Sept. 12 (UPI) -- The Justice Department will declassify the name of an individual accused of assisting two hijackers involved in the Sept. 11, 2001, terrorist attacks, according to a court filing released Thursday.
The name the Justice Department will release stems from a four-page summary from a 2012 FBI investigation into three people who allegedly helped two of the Southern California hijackers find a place to live as well as provided financial assistance and helped obtain flight lessons and driver's licenses.
The names of the other two men, Fahad al-Thumair and Omar Ahmed al-Bayoumi, had already been released and have been connected to the government of Saudi Arabia in earlier reports.
Families of 9/11 victims have sought the release of the third name as part of a lawsuit against Saudi Arabia over allegations of the country's involvement in the attacks.
The name will be disclosed to lawyers for the plaintiffs but they will be prevented from releasing the name to the public.
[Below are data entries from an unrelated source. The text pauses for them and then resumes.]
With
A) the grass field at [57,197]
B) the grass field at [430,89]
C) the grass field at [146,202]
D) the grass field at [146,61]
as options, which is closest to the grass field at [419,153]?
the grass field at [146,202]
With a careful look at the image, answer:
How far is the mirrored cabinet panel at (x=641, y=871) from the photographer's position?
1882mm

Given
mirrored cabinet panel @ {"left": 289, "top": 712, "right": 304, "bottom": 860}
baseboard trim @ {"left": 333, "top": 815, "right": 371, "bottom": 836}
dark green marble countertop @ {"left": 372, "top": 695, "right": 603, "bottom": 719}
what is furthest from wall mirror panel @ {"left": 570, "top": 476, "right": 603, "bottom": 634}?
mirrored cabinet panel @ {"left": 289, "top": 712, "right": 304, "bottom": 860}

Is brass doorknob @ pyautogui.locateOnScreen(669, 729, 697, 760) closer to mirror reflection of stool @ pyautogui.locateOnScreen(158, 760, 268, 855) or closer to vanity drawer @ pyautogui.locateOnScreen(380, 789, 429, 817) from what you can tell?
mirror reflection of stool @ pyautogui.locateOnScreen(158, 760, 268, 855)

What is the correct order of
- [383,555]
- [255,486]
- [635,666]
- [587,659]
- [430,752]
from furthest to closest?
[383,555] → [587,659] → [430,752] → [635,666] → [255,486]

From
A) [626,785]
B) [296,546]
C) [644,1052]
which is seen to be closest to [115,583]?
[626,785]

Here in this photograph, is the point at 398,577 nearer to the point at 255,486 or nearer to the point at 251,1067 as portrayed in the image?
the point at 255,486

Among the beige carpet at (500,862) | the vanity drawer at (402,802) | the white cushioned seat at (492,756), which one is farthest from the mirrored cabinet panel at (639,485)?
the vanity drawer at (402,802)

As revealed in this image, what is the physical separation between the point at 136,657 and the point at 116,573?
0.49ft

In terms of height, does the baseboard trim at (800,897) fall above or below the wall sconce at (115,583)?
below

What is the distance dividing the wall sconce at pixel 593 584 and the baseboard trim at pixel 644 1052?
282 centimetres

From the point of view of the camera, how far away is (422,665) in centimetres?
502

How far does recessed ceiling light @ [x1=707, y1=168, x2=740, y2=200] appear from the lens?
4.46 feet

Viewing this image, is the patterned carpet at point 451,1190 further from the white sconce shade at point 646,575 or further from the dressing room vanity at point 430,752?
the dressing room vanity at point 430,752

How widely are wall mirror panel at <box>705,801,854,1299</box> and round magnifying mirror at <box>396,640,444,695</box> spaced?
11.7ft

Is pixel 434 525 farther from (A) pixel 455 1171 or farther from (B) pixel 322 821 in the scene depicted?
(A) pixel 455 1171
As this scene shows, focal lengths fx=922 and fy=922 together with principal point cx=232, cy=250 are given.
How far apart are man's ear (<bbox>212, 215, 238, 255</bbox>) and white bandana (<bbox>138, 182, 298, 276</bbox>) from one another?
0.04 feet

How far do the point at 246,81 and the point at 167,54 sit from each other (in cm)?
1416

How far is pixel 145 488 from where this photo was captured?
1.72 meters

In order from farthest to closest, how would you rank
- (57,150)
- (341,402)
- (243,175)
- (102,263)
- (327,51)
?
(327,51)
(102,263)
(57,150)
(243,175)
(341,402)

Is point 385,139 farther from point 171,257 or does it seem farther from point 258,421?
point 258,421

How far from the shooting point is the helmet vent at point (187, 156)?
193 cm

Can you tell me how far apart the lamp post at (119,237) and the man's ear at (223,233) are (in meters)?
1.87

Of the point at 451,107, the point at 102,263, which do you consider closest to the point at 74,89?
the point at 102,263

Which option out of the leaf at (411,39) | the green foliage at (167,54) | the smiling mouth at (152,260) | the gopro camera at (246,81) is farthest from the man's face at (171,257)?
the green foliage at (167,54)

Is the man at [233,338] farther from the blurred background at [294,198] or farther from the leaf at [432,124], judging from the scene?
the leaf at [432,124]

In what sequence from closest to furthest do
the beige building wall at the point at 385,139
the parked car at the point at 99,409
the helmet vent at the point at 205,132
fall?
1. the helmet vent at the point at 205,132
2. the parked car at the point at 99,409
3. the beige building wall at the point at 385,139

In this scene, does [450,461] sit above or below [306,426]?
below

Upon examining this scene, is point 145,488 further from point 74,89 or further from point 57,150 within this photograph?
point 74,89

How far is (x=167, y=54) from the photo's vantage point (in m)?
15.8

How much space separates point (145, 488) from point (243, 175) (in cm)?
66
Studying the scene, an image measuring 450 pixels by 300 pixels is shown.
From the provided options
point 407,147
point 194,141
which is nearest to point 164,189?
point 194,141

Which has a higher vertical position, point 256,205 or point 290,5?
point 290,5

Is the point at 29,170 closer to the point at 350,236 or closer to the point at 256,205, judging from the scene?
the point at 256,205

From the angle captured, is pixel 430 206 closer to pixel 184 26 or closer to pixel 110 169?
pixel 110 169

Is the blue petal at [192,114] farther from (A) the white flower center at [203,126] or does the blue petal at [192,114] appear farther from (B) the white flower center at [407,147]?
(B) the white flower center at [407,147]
The FBI described the name as "the primary piece of information that the plaintiffs in the 9/11 litigation have been seeking."
By choosing to declassify the name, the Justice Department declined to call upon the "state secrets" privilege, which allows the government to refuse to release information in lawsuits it deems could undermine national security.
Terry Strada, chair of the 9/11 Families and Survivors United For Justice Against Terrorism, described the decision as a good result.
"The families are dedicated to getting to the truth and we shouldn't have to beg for this sort of basic information or be kept in the dark about the Saudi role in the attacks," Strada said.